Born and raised in Khon Kaen Province in northeastern Thailand, Thanaruek “Eh” Laoraowirodge began his culinary and hospitality journey 15 years ago with a small boutique hotel called Supanniga Home in Khon Kaen, one of the early luxury boutique hotels to have cropped up in the region.
“I don’t come from a culinary and hospitality background,” Eh explains. “My parents actually ran a financial company specialising in motorbike finance.”
He obtained his undergraduate and postgraduate degrees in Economics from Chulalongkorn University and New York University respectively and after graduation, due to the downturn in his parents’ business, Eh spent five years helping his parents with the closure of their business.
“Once the company closed, my mother spent most of her time creating a splendid garden where she had many Supanniga (yellow silk cotton) trees that have vibrant yellow flowers when in full bloom. These flowers inspired the emblem for my restaurants,” Eh recalls. “She is extremely resourceful. I think I inherited my enthusiasm for artistic creations from her.”

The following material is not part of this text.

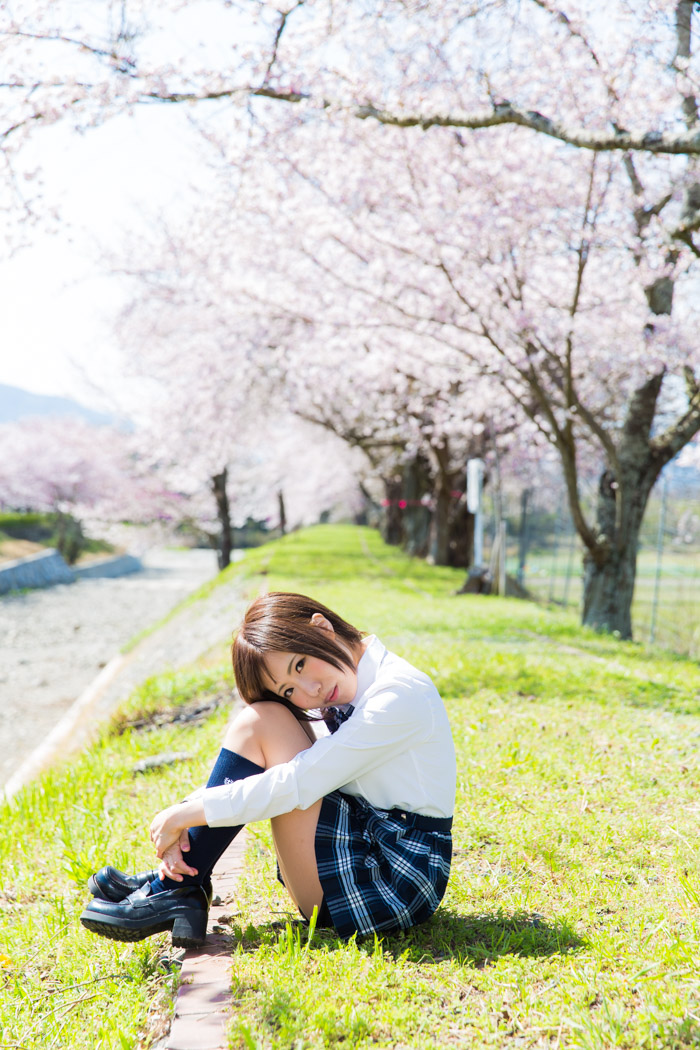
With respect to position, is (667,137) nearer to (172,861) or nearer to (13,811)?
(172,861)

Eh’s early life was also heavily influenced by his grandmother who took care of the household as he was growing up. When she passed away, Eh and his family opened Krua Supanniga by Khun Yai (Krua Supanniga by Grandma) at their boutique hotel to honour her memory, and to continue producing her signature dishes that diners in Khon Kaen love.
Eh first dived into the restaurant business in Bangkok with a group of friends he met in New York with Minibar Royale, a New York-inspired breakfast and brunch café. Soon after, he ventured on to carve out his own entrepreneurial path with a restaurant of his own. “I wanted a place where Bangkokians can enjoy simple comfort food that I grew up with in Isaan,” he says. With the help of Chef Kornthanut Thongnum who hails from Sakhon Nakon, Somtum Der (Michelin Plate) opened its doors on Soi Saladaeng.

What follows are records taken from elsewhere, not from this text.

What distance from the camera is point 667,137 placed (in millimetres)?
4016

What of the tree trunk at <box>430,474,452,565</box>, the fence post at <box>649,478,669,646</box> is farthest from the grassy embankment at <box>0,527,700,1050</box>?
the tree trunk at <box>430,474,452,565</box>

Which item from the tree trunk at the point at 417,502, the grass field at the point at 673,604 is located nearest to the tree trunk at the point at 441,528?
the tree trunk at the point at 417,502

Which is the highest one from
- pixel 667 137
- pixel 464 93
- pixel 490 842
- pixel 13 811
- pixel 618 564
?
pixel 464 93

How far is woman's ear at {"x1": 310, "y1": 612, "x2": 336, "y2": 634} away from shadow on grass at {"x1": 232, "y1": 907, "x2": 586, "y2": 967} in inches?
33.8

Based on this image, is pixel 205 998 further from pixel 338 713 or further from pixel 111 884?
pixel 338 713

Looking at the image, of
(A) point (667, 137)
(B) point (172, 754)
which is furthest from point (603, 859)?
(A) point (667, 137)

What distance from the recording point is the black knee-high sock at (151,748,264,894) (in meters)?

“Chef Korn created the menu while I worked on the design of the restaurant. I wanted to create a dining environment that derives from the roots of Isaan culture, so there are elements in Somtum Der that strongly reflect the lifestyle of the province,” Eh enthuses.
After the successful opening of Somtum Der, Eh’s friend and business partner, Tatchai Nakapan, suggested that the time was ripe to bring Krua Supanniga by Khun Yai (Supanniga Kitchen by Grandma) to Bangkok. Since the first Supanniga Eating House (Michelin Plate) opened on Thonglor eight years ago, Eh has since added a branch on Sathorn, and Supanniga Tha Tien (Michelin Plate) opened two years ago opposite the majestic Wat Arun Temple. Supanniga also runs two river cruises a day, one of which is a dinner cruise.

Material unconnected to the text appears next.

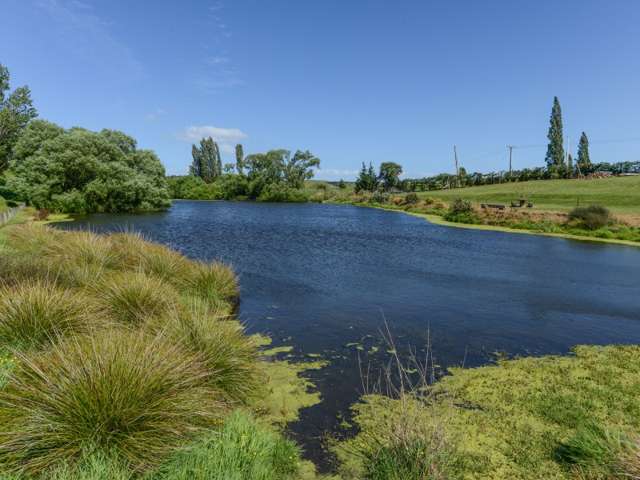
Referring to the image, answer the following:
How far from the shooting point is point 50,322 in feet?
18.4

2019 is another exciting year for Eh as Somtum Der spreads its wings up north with a branch that opened earlier this month on One Nimman in Chiang Mai. It will be Somtum Der’s sixth branch since Eh and his partners opened branches in New York (1 Michelin star in 2016), Ho Chi Minh, and Tokyo.
“There are slight variants on the menus at each branch. The chefs follow my grandmother’s original recipes. I help them to explore the accuracy of the tastes and presentations,” Eh says. “Most importantly, I ensure our dishes stay true to their identity which is traditional Eastern Thai cuisine that are reminiscent of dishes from my grandmother’s kitchen.”
An additional branch of Supanniga Eating House is due to open in May this year in Bangkok on Soi 38 Charoenkrung Road.